Owner Group Head, Johan Eliasch focused on global warming after finding that the phenomenon threatens sales of skiing. The Anglo-Swedish millionaire therefore chose to contribute to the preservation of the rich Amazon forest. He bought a sawmill in October 2005, two parcels logging for a total of 160,000 acres in the heart of the forest in the state of Amazonas, Brazil. The goal: to preserve these parcels of intensive exploitation. The amount of this investment charity is estimated by the Sunday Times at 8 million pounds.
According Courrier International, which devotes a page in its supplement "rich", Johan Eliasch estimated that 400 million hectares of the Amazon forest could be acquired. It is campaigning for celebrities and politicians follow his example. It also plans to produce alternative medicines, essential oils and saving the rainforests.
But, is it acceptable to close a sawmill Brazilian to slow deforestation of the Amazon?
Mr. Eliasch has been accused of "green colonialism". Indeed, it has banned logging on its land, speeding the closure of a nearby sawmill and raised the ire of its neighbours and national politicians, including President Luiz Ignacio Lula da Silva. The idea that polluters bought a virginity preventing poor countries to exploit their natural resources repugnant to many, and not only in Brazil. Note, deforestation is responsible for 20% of the human contribution to the greenhouse effect, rather than the transport sector. To complicate matters, Mr. Eliasch founded a company, Cool Earth, to expand its area, and even plans to sell "green certificates" on the Stock Exchange of carbon in Chicago, according to the Wall Street Journal.

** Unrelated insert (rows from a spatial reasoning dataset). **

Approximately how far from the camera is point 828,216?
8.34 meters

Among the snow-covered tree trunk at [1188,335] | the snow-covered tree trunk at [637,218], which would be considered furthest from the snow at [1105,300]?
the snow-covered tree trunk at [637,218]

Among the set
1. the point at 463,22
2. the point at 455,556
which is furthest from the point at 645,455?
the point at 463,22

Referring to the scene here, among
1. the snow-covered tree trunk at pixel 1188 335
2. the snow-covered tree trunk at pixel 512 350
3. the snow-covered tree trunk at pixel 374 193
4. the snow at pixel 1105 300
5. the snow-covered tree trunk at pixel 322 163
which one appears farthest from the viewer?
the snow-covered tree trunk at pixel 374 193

According Courrier International, which devotes a page in its supplement "rich", Johan Eliasch estimated that 400 million hectares of the Amazon forest could be acquired. It is campaigning for celebrities and politicians follow his example. It also plans to produce alternative medicines, essential oils and saving the rainforests.
But, is it acceptable to close a sawmill Brazilian to slow deforestation of the Amazon?
Mr. Eliasch has been accused of "green colonialism". Indeed, it has banned logging on its land, speeding the closure of a nearby sawmill and raised the ire of its neighbours and national politicians, including President Luiz Ignacio Lula da Silva. The idea that polluters bought a virginity preventing poor countries to exploit their natural resources repugnant to many, and not only in Brazil. Note, deforestation is responsible for 20% of the human contribution to the greenhouse effect, rather than the transport sector. To complicate matters, Mr. Eliasch founded a company, Cool Earth, to expand its area, and even plans to sell "green certificates" on the Stock Exchange of carbon in Chicago, according to the Wall Street Journal.